De plus, les élites conservatrices et religieuses, "bien représentées dans les hautes sphères du système de santé national" selon Nafi, pousseraient les médecins à ne pas pratiquer d'avortements, qu'ils considèrent comme un acte antireligieux. La menace pour ces médecins de voir leurs carrières stagner ou leurs promotions bloquées parce qu'ils réalisent des interruptions de grossesse est une réalité et les incite à venir grossir les rangs des objecteurs de conscience.

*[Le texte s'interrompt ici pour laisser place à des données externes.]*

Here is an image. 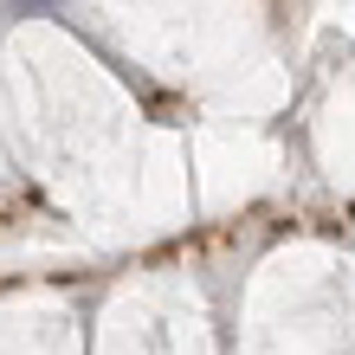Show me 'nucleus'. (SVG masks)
<instances>
[{
    "mask_svg": "<svg viewBox=\"0 0 355 355\" xmlns=\"http://www.w3.org/2000/svg\"><path fill=\"white\" fill-rule=\"evenodd\" d=\"M19 7H33V13H52V7H58V0H19Z\"/></svg>",
    "mask_w": 355,
    "mask_h": 355,
    "instance_id": "f257e3e1",
    "label": "nucleus"
}]
</instances>
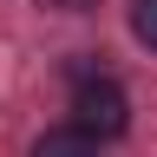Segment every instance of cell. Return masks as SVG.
<instances>
[{"mask_svg":"<svg viewBox=\"0 0 157 157\" xmlns=\"http://www.w3.org/2000/svg\"><path fill=\"white\" fill-rule=\"evenodd\" d=\"M131 33L157 52V0H137V7H131Z\"/></svg>","mask_w":157,"mask_h":157,"instance_id":"3957f363","label":"cell"},{"mask_svg":"<svg viewBox=\"0 0 157 157\" xmlns=\"http://www.w3.org/2000/svg\"><path fill=\"white\" fill-rule=\"evenodd\" d=\"M33 157H98V144H92V137H78V131L66 124V131H46V137H39Z\"/></svg>","mask_w":157,"mask_h":157,"instance_id":"7a4b0ae2","label":"cell"},{"mask_svg":"<svg viewBox=\"0 0 157 157\" xmlns=\"http://www.w3.org/2000/svg\"><path fill=\"white\" fill-rule=\"evenodd\" d=\"M131 124V98L118 78H78V92H72V131L78 137H92V144H105V137H124Z\"/></svg>","mask_w":157,"mask_h":157,"instance_id":"6da1fadb","label":"cell"}]
</instances>
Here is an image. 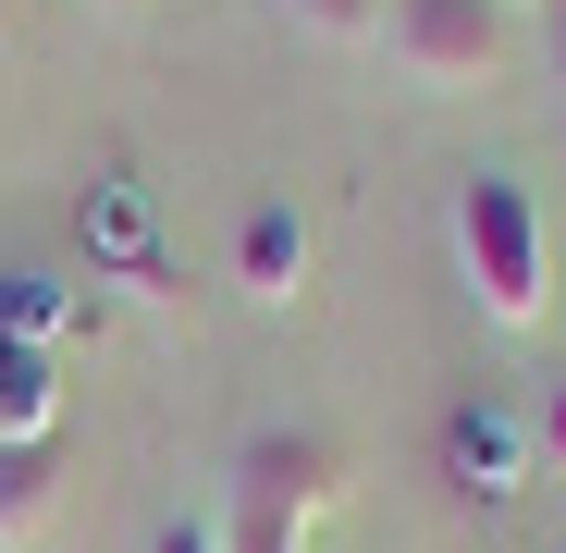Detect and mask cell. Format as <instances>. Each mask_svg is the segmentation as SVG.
Masks as SVG:
<instances>
[{"label": "cell", "mask_w": 566, "mask_h": 553, "mask_svg": "<svg viewBox=\"0 0 566 553\" xmlns=\"http://www.w3.org/2000/svg\"><path fill=\"white\" fill-rule=\"evenodd\" d=\"M455 284L493 332H542L554 320V246L517 172H455Z\"/></svg>", "instance_id": "obj_1"}, {"label": "cell", "mask_w": 566, "mask_h": 553, "mask_svg": "<svg viewBox=\"0 0 566 553\" xmlns=\"http://www.w3.org/2000/svg\"><path fill=\"white\" fill-rule=\"evenodd\" d=\"M382 62L419 99H493L530 62V13H505V0H395L382 13Z\"/></svg>", "instance_id": "obj_2"}, {"label": "cell", "mask_w": 566, "mask_h": 553, "mask_svg": "<svg viewBox=\"0 0 566 553\" xmlns=\"http://www.w3.org/2000/svg\"><path fill=\"white\" fill-rule=\"evenodd\" d=\"M308 492H321L308 443H247L234 504H222V553H308Z\"/></svg>", "instance_id": "obj_3"}, {"label": "cell", "mask_w": 566, "mask_h": 553, "mask_svg": "<svg viewBox=\"0 0 566 553\" xmlns=\"http://www.w3.org/2000/svg\"><path fill=\"white\" fill-rule=\"evenodd\" d=\"M62 517V430H0V553H25L38 529Z\"/></svg>", "instance_id": "obj_4"}, {"label": "cell", "mask_w": 566, "mask_h": 553, "mask_svg": "<svg viewBox=\"0 0 566 553\" xmlns=\"http://www.w3.org/2000/svg\"><path fill=\"white\" fill-rule=\"evenodd\" d=\"M382 13H395V0H283V25H308L321 50H369Z\"/></svg>", "instance_id": "obj_5"}, {"label": "cell", "mask_w": 566, "mask_h": 553, "mask_svg": "<svg viewBox=\"0 0 566 553\" xmlns=\"http://www.w3.org/2000/svg\"><path fill=\"white\" fill-rule=\"evenodd\" d=\"M296 222H247V270H259V296H296Z\"/></svg>", "instance_id": "obj_6"}, {"label": "cell", "mask_w": 566, "mask_h": 553, "mask_svg": "<svg viewBox=\"0 0 566 553\" xmlns=\"http://www.w3.org/2000/svg\"><path fill=\"white\" fill-rule=\"evenodd\" d=\"M530 62L566 86V0H542V13H530Z\"/></svg>", "instance_id": "obj_7"}, {"label": "cell", "mask_w": 566, "mask_h": 553, "mask_svg": "<svg viewBox=\"0 0 566 553\" xmlns=\"http://www.w3.org/2000/svg\"><path fill=\"white\" fill-rule=\"evenodd\" d=\"M148 553H222V529H210V517H160Z\"/></svg>", "instance_id": "obj_8"}, {"label": "cell", "mask_w": 566, "mask_h": 553, "mask_svg": "<svg viewBox=\"0 0 566 553\" xmlns=\"http://www.w3.org/2000/svg\"><path fill=\"white\" fill-rule=\"evenodd\" d=\"M542 455H554V480H566V382H542Z\"/></svg>", "instance_id": "obj_9"}, {"label": "cell", "mask_w": 566, "mask_h": 553, "mask_svg": "<svg viewBox=\"0 0 566 553\" xmlns=\"http://www.w3.org/2000/svg\"><path fill=\"white\" fill-rule=\"evenodd\" d=\"M86 13H136V0H86Z\"/></svg>", "instance_id": "obj_10"}, {"label": "cell", "mask_w": 566, "mask_h": 553, "mask_svg": "<svg viewBox=\"0 0 566 553\" xmlns=\"http://www.w3.org/2000/svg\"><path fill=\"white\" fill-rule=\"evenodd\" d=\"M505 13H542V0H505Z\"/></svg>", "instance_id": "obj_11"}]
</instances>
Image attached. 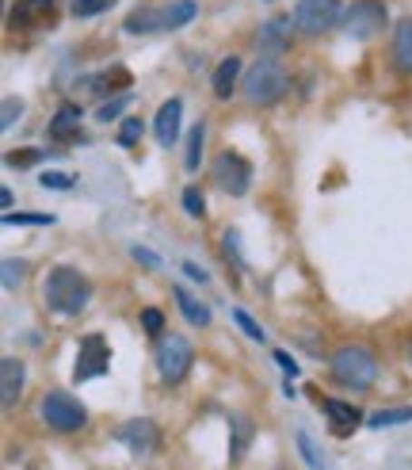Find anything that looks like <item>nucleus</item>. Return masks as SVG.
Masks as SVG:
<instances>
[{
	"label": "nucleus",
	"instance_id": "nucleus-16",
	"mask_svg": "<svg viewBox=\"0 0 412 470\" xmlns=\"http://www.w3.org/2000/svg\"><path fill=\"white\" fill-rule=\"evenodd\" d=\"M195 15H199L195 0H168V5H161V27L164 31H176L183 24H191Z\"/></svg>",
	"mask_w": 412,
	"mask_h": 470
},
{
	"label": "nucleus",
	"instance_id": "nucleus-24",
	"mask_svg": "<svg viewBox=\"0 0 412 470\" xmlns=\"http://www.w3.org/2000/svg\"><path fill=\"white\" fill-rule=\"evenodd\" d=\"M412 421V409H378L367 417V428H389V425H405Z\"/></svg>",
	"mask_w": 412,
	"mask_h": 470
},
{
	"label": "nucleus",
	"instance_id": "nucleus-26",
	"mask_svg": "<svg viewBox=\"0 0 412 470\" xmlns=\"http://www.w3.org/2000/svg\"><path fill=\"white\" fill-rule=\"evenodd\" d=\"M130 107V92H119L115 100H107V104H100V111H96V119L100 123H111V119H119L123 111Z\"/></svg>",
	"mask_w": 412,
	"mask_h": 470
},
{
	"label": "nucleus",
	"instance_id": "nucleus-27",
	"mask_svg": "<svg viewBox=\"0 0 412 470\" xmlns=\"http://www.w3.org/2000/svg\"><path fill=\"white\" fill-rule=\"evenodd\" d=\"M115 0H73V15L77 20H88V15H100V12H107Z\"/></svg>",
	"mask_w": 412,
	"mask_h": 470
},
{
	"label": "nucleus",
	"instance_id": "nucleus-10",
	"mask_svg": "<svg viewBox=\"0 0 412 470\" xmlns=\"http://www.w3.org/2000/svg\"><path fill=\"white\" fill-rule=\"evenodd\" d=\"M58 15V0H15L8 12V27L12 31H39L46 24H54Z\"/></svg>",
	"mask_w": 412,
	"mask_h": 470
},
{
	"label": "nucleus",
	"instance_id": "nucleus-32",
	"mask_svg": "<svg viewBox=\"0 0 412 470\" xmlns=\"http://www.w3.org/2000/svg\"><path fill=\"white\" fill-rule=\"evenodd\" d=\"M43 157H46L43 149H12V154H8V165H12V168H27V165L43 161Z\"/></svg>",
	"mask_w": 412,
	"mask_h": 470
},
{
	"label": "nucleus",
	"instance_id": "nucleus-34",
	"mask_svg": "<svg viewBox=\"0 0 412 470\" xmlns=\"http://www.w3.org/2000/svg\"><path fill=\"white\" fill-rule=\"evenodd\" d=\"M142 325H145L149 336H164V314L161 310H145L142 314Z\"/></svg>",
	"mask_w": 412,
	"mask_h": 470
},
{
	"label": "nucleus",
	"instance_id": "nucleus-20",
	"mask_svg": "<svg viewBox=\"0 0 412 470\" xmlns=\"http://www.w3.org/2000/svg\"><path fill=\"white\" fill-rule=\"evenodd\" d=\"M172 298L180 303V314H183L191 325H199V329H202V325H211V310H206L195 295H187L183 287H172Z\"/></svg>",
	"mask_w": 412,
	"mask_h": 470
},
{
	"label": "nucleus",
	"instance_id": "nucleus-1",
	"mask_svg": "<svg viewBox=\"0 0 412 470\" xmlns=\"http://www.w3.org/2000/svg\"><path fill=\"white\" fill-rule=\"evenodd\" d=\"M43 298L54 314H81L92 298V284L77 272V268H54L43 284Z\"/></svg>",
	"mask_w": 412,
	"mask_h": 470
},
{
	"label": "nucleus",
	"instance_id": "nucleus-28",
	"mask_svg": "<svg viewBox=\"0 0 412 470\" xmlns=\"http://www.w3.org/2000/svg\"><path fill=\"white\" fill-rule=\"evenodd\" d=\"M233 322H237L240 329H245V336H249V341H256V345H264V341H268V333L260 329V325L252 322V317H249L245 310H233Z\"/></svg>",
	"mask_w": 412,
	"mask_h": 470
},
{
	"label": "nucleus",
	"instance_id": "nucleus-23",
	"mask_svg": "<svg viewBox=\"0 0 412 470\" xmlns=\"http://www.w3.org/2000/svg\"><path fill=\"white\" fill-rule=\"evenodd\" d=\"M202 142H206V126H191V135H187V154H183V165L187 173H195V168L202 165Z\"/></svg>",
	"mask_w": 412,
	"mask_h": 470
},
{
	"label": "nucleus",
	"instance_id": "nucleus-3",
	"mask_svg": "<svg viewBox=\"0 0 412 470\" xmlns=\"http://www.w3.org/2000/svg\"><path fill=\"white\" fill-rule=\"evenodd\" d=\"M290 92V77L283 73V65H279L271 54H264L249 73H245V96L249 104L256 107H268V104H279Z\"/></svg>",
	"mask_w": 412,
	"mask_h": 470
},
{
	"label": "nucleus",
	"instance_id": "nucleus-5",
	"mask_svg": "<svg viewBox=\"0 0 412 470\" xmlns=\"http://www.w3.org/2000/svg\"><path fill=\"white\" fill-rule=\"evenodd\" d=\"M39 413H43V421L50 428H58V432H81L88 425L84 405L77 398H69L65 390H50L43 398V405H39Z\"/></svg>",
	"mask_w": 412,
	"mask_h": 470
},
{
	"label": "nucleus",
	"instance_id": "nucleus-18",
	"mask_svg": "<svg viewBox=\"0 0 412 470\" xmlns=\"http://www.w3.org/2000/svg\"><path fill=\"white\" fill-rule=\"evenodd\" d=\"M237 81H240V58H221L218 69H214V96L218 100H230Z\"/></svg>",
	"mask_w": 412,
	"mask_h": 470
},
{
	"label": "nucleus",
	"instance_id": "nucleus-30",
	"mask_svg": "<svg viewBox=\"0 0 412 470\" xmlns=\"http://www.w3.org/2000/svg\"><path fill=\"white\" fill-rule=\"evenodd\" d=\"M39 184L46 187V192H69V187L77 184V180H73L69 173H43V176H39Z\"/></svg>",
	"mask_w": 412,
	"mask_h": 470
},
{
	"label": "nucleus",
	"instance_id": "nucleus-39",
	"mask_svg": "<svg viewBox=\"0 0 412 470\" xmlns=\"http://www.w3.org/2000/svg\"><path fill=\"white\" fill-rule=\"evenodd\" d=\"M183 272H187V275H191V279H195V284H206V279H211V275H206V272H202L199 265H191V260H187V265H183Z\"/></svg>",
	"mask_w": 412,
	"mask_h": 470
},
{
	"label": "nucleus",
	"instance_id": "nucleus-17",
	"mask_svg": "<svg viewBox=\"0 0 412 470\" xmlns=\"http://www.w3.org/2000/svg\"><path fill=\"white\" fill-rule=\"evenodd\" d=\"M294 20H287V15H275V20H268L264 27H260V50L271 54V50H283L290 43V27Z\"/></svg>",
	"mask_w": 412,
	"mask_h": 470
},
{
	"label": "nucleus",
	"instance_id": "nucleus-33",
	"mask_svg": "<svg viewBox=\"0 0 412 470\" xmlns=\"http://www.w3.org/2000/svg\"><path fill=\"white\" fill-rule=\"evenodd\" d=\"M183 206H187V215H191V218H202L206 215V199H202L199 187H187V192H183Z\"/></svg>",
	"mask_w": 412,
	"mask_h": 470
},
{
	"label": "nucleus",
	"instance_id": "nucleus-38",
	"mask_svg": "<svg viewBox=\"0 0 412 470\" xmlns=\"http://www.w3.org/2000/svg\"><path fill=\"white\" fill-rule=\"evenodd\" d=\"M275 364H279V367H283V371L290 375V379H298V364L290 360V352H283V348H279V352H275Z\"/></svg>",
	"mask_w": 412,
	"mask_h": 470
},
{
	"label": "nucleus",
	"instance_id": "nucleus-29",
	"mask_svg": "<svg viewBox=\"0 0 412 470\" xmlns=\"http://www.w3.org/2000/svg\"><path fill=\"white\" fill-rule=\"evenodd\" d=\"M233 428H237V444H233V463L245 455V447H249V440H252V425L245 421V417H233Z\"/></svg>",
	"mask_w": 412,
	"mask_h": 470
},
{
	"label": "nucleus",
	"instance_id": "nucleus-7",
	"mask_svg": "<svg viewBox=\"0 0 412 470\" xmlns=\"http://www.w3.org/2000/svg\"><path fill=\"white\" fill-rule=\"evenodd\" d=\"M344 20L340 0H298L294 8V27L302 35H325Z\"/></svg>",
	"mask_w": 412,
	"mask_h": 470
},
{
	"label": "nucleus",
	"instance_id": "nucleus-13",
	"mask_svg": "<svg viewBox=\"0 0 412 470\" xmlns=\"http://www.w3.org/2000/svg\"><path fill=\"white\" fill-rule=\"evenodd\" d=\"M325 417L332 421V432L336 436H348V432H355L363 425V413L355 409V405H348V402H340V398H325Z\"/></svg>",
	"mask_w": 412,
	"mask_h": 470
},
{
	"label": "nucleus",
	"instance_id": "nucleus-15",
	"mask_svg": "<svg viewBox=\"0 0 412 470\" xmlns=\"http://www.w3.org/2000/svg\"><path fill=\"white\" fill-rule=\"evenodd\" d=\"M81 107L77 104H62L58 107V115H54L50 123V138L54 142H73V138H81Z\"/></svg>",
	"mask_w": 412,
	"mask_h": 470
},
{
	"label": "nucleus",
	"instance_id": "nucleus-36",
	"mask_svg": "<svg viewBox=\"0 0 412 470\" xmlns=\"http://www.w3.org/2000/svg\"><path fill=\"white\" fill-rule=\"evenodd\" d=\"M24 272H27L24 260H5V287H15V284H20Z\"/></svg>",
	"mask_w": 412,
	"mask_h": 470
},
{
	"label": "nucleus",
	"instance_id": "nucleus-25",
	"mask_svg": "<svg viewBox=\"0 0 412 470\" xmlns=\"http://www.w3.org/2000/svg\"><path fill=\"white\" fill-rule=\"evenodd\" d=\"M5 225H54V215H39V211H8Z\"/></svg>",
	"mask_w": 412,
	"mask_h": 470
},
{
	"label": "nucleus",
	"instance_id": "nucleus-21",
	"mask_svg": "<svg viewBox=\"0 0 412 470\" xmlns=\"http://www.w3.org/2000/svg\"><path fill=\"white\" fill-rule=\"evenodd\" d=\"M393 58L405 73H412V20H401L393 31Z\"/></svg>",
	"mask_w": 412,
	"mask_h": 470
},
{
	"label": "nucleus",
	"instance_id": "nucleus-19",
	"mask_svg": "<svg viewBox=\"0 0 412 470\" xmlns=\"http://www.w3.org/2000/svg\"><path fill=\"white\" fill-rule=\"evenodd\" d=\"M126 31L130 35H157V31H164L161 27V8H153V5L134 8V12L126 15Z\"/></svg>",
	"mask_w": 412,
	"mask_h": 470
},
{
	"label": "nucleus",
	"instance_id": "nucleus-12",
	"mask_svg": "<svg viewBox=\"0 0 412 470\" xmlns=\"http://www.w3.org/2000/svg\"><path fill=\"white\" fill-rule=\"evenodd\" d=\"M119 440L130 447V455H149V451L157 447V425L153 421H126L119 428Z\"/></svg>",
	"mask_w": 412,
	"mask_h": 470
},
{
	"label": "nucleus",
	"instance_id": "nucleus-6",
	"mask_svg": "<svg viewBox=\"0 0 412 470\" xmlns=\"http://www.w3.org/2000/svg\"><path fill=\"white\" fill-rule=\"evenodd\" d=\"M389 24V12L382 0H355V5L344 12V35H351V39H374L378 31H386Z\"/></svg>",
	"mask_w": 412,
	"mask_h": 470
},
{
	"label": "nucleus",
	"instance_id": "nucleus-31",
	"mask_svg": "<svg viewBox=\"0 0 412 470\" xmlns=\"http://www.w3.org/2000/svg\"><path fill=\"white\" fill-rule=\"evenodd\" d=\"M20 115H24V104L15 100V96H8V100H5V111H0V130H12Z\"/></svg>",
	"mask_w": 412,
	"mask_h": 470
},
{
	"label": "nucleus",
	"instance_id": "nucleus-8",
	"mask_svg": "<svg viewBox=\"0 0 412 470\" xmlns=\"http://www.w3.org/2000/svg\"><path fill=\"white\" fill-rule=\"evenodd\" d=\"M111 364V348L100 333H88L81 336V352H77V367H73V379L77 383H88V379H100Z\"/></svg>",
	"mask_w": 412,
	"mask_h": 470
},
{
	"label": "nucleus",
	"instance_id": "nucleus-35",
	"mask_svg": "<svg viewBox=\"0 0 412 470\" xmlns=\"http://www.w3.org/2000/svg\"><path fill=\"white\" fill-rule=\"evenodd\" d=\"M142 138V119H126L119 130V145H134Z\"/></svg>",
	"mask_w": 412,
	"mask_h": 470
},
{
	"label": "nucleus",
	"instance_id": "nucleus-2",
	"mask_svg": "<svg viewBox=\"0 0 412 470\" xmlns=\"http://www.w3.org/2000/svg\"><path fill=\"white\" fill-rule=\"evenodd\" d=\"M332 379L348 386V390H370L378 383V360H374V352L363 348V345H344L332 352Z\"/></svg>",
	"mask_w": 412,
	"mask_h": 470
},
{
	"label": "nucleus",
	"instance_id": "nucleus-9",
	"mask_svg": "<svg viewBox=\"0 0 412 470\" xmlns=\"http://www.w3.org/2000/svg\"><path fill=\"white\" fill-rule=\"evenodd\" d=\"M214 184H218L226 195H245L249 184H252V165L230 149V154H221V157L214 161Z\"/></svg>",
	"mask_w": 412,
	"mask_h": 470
},
{
	"label": "nucleus",
	"instance_id": "nucleus-4",
	"mask_svg": "<svg viewBox=\"0 0 412 470\" xmlns=\"http://www.w3.org/2000/svg\"><path fill=\"white\" fill-rule=\"evenodd\" d=\"M191 364H195V352H191V345H187V336L164 333L161 345H157V371H161V379L164 383H183L187 371H191Z\"/></svg>",
	"mask_w": 412,
	"mask_h": 470
},
{
	"label": "nucleus",
	"instance_id": "nucleus-37",
	"mask_svg": "<svg viewBox=\"0 0 412 470\" xmlns=\"http://www.w3.org/2000/svg\"><path fill=\"white\" fill-rule=\"evenodd\" d=\"M130 256L142 260V265H149V268H161V256H157V253H149V249H142V245L130 249Z\"/></svg>",
	"mask_w": 412,
	"mask_h": 470
},
{
	"label": "nucleus",
	"instance_id": "nucleus-11",
	"mask_svg": "<svg viewBox=\"0 0 412 470\" xmlns=\"http://www.w3.org/2000/svg\"><path fill=\"white\" fill-rule=\"evenodd\" d=\"M180 119H183V100H164L161 111H157V119H153V135L164 149H172L176 138H180Z\"/></svg>",
	"mask_w": 412,
	"mask_h": 470
},
{
	"label": "nucleus",
	"instance_id": "nucleus-14",
	"mask_svg": "<svg viewBox=\"0 0 412 470\" xmlns=\"http://www.w3.org/2000/svg\"><path fill=\"white\" fill-rule=\"evenodd\" d=\"M20 390H24V364L8 355V360L0 364V405L12 409L20 402Z\"/></svg>",
	"mask_w": 412,
	"mask_h": 470
},
{
	"label": "nucleus",
	"instance_id": "nucleus-22",
	"mask_svg": "<svg viewBox=\"0 0 412 470\" xmlns=\"http://www.w3.org/2000/svg\"><path fill=\"white\" fill-rule=\"evenodd\" d=\"M294 444H298V451H302V459H306V466H309V470H325V451L317 447V440L309 436L306 428H298V432H294Z\"/></svg>",
	"mask_w": 412,
	"mask_h": 470
}]
</instances>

Mais en avril 2016, le Conseil d'Europe a statué contre l'Italie pour la deuxième fois en deux ans, dénonçant son système d'avortement comme une brèche dans les droits des femmes à une protection médicale et ceux des praticiens à la dignité au travail. Deux avocats, Marilisa D'Amico et Benedetta Liberali, ont profité de cette deuxième condamnation pour saisir leur chance et monter un dossier contre le gouvernement italien en rassemblant des témoins pour une action groupée. Ils espèrent que cette action, dans le sillage de la double condamnation européenne, permettra de faire bouger les choses et de réformer le système. Ainsi, l'avortement cristallise une fois de plus le décalage entre les mentalités profondes et les avancées médicales et légales au nom des droits de la femme : malheureusement, en matière de droits des femmes, il ne suffit pas d'une loi pour que s'évaporent des siècles d'histoire et de préjugés.